*Extract*
***

Generating training data for USPS address parsing

Question

Generating training data for USPS address parsing

lokkju opened this issue 3 years ago · comments

Note: I may be able to make whatever training dataset I create available under an open license; it's a goal for sure.

I'm trying to create a good dataset to use for training for parsing USPS (United States) addresses using proper USPS address parts. I have both an enormous dataset (millions) of clean addresses correctly labeled, as well as some (hundreds of thousands) of dirty addresses that have been matched to clean addresses, and so labeled.

Those clean addresses all use official abbreviations for Street Type, Street Pre Direction, Unit Type, etc; they also all have few missing address parts. I'd imagine I'd want to synthetically generate non-abbreviated representations of each possible abbreviated term; my questions are:

Given I have labeled addresses for 90% of the entire US, how do I determine the point of diminishing returns for the size of the training set?

***

*What to work on*
Edit the part of the USPS address parsing thread that opens with the words "Note: I may" and closes with "and so labeled.", putting "data set" wherever "dataset" appears.

***

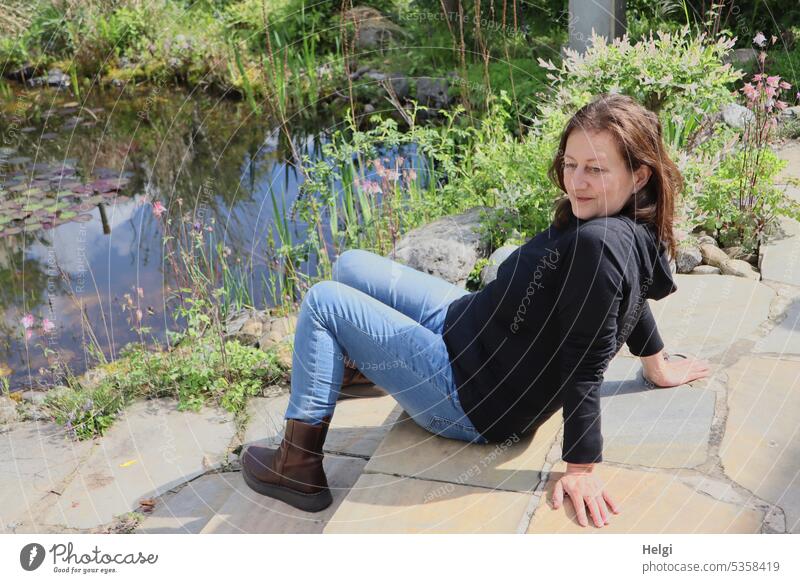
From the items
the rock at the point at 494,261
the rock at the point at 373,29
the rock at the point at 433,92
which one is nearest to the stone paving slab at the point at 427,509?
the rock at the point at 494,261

***

*Correct response*
Note: I may be able to make whatever training data set I create available under an open license; it's a goal for sure.

I'm trying to create a good data set to use for training for parsing USPS (United States) addresses using proper USPS address parts. I have both an enormous data set (millions) of clean addresses correctly labeled, as well as some (hundreds of thousands) of dirty addresses that have been matched to clean addresses, and so labeled.